Pondering these tragic events, one can’t help but think, if only some agreement could have been reached. . .  what suffering could have been avoided.  

In the recent past, considerable thought has informed the approach to multi-cultural issues in dispute resolution. Probably up until the 1990s, ADR in the West ran on the assumption that there would be shared “cultural” norms informing the discussion. That is, that discussions would be based on shared values and norms, and even before that stage, shared definitions and understandings of “dispute” and goals. For example, it was assumed that everyone saw dispute resolution in terms of seeking win-win agreement that would satisfy the interests of both sides. Since that time, further thought and study have led to the insight, for example, that in some cultures the purpose is not to find a “bargain” or work out issues, but rather is to seek reconciliation.  

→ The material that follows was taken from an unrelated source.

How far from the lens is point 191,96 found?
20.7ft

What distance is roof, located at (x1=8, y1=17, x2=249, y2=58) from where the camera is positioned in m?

One approach that has been suggested, is to have multi-cultural teams of mediators facilitate the discussion. On the other hand, some scholars have called into question the notion of simplistic “matching” of mediators and parties from similar cultural backgrounds. Some question whether there are situations so fraught with controversy and with so little common ground, that mediation is essentially not viable.  

Attempts have been made to distill checklists of cultural factors that mediators are trained to be aware of, for example, differences in responses to close questioning, power centers, gender issues, and uncertainty avoidance. Some cultures essentially question the foundational notion of “neutrality” on the part of the mediator/facilitator. Some academic authorities continue to question whether there is yet a viable paradigm for multi-cultural dispute resolution, beyond superficial and simplistic templates.  

Culture is a complex, always-changing phenomenon, and of course the individuals from a particular culture also govern their behavior and beliefs by their own personal, unique experiences.  

Hopefully, awareness of multi-cultural issues in dispute resolution has come some distance from the time of the Modoc War. What is clear is that dispute resolution in the multi-cultural context is a critical process in the 21st Century, and recent events demonstrate that it will deepen in importance in the future. Those working in dispute resolution need to develop a foundation of a sophisticated understanding of culture, and develop flexible, open and engaged responses to cultural issues.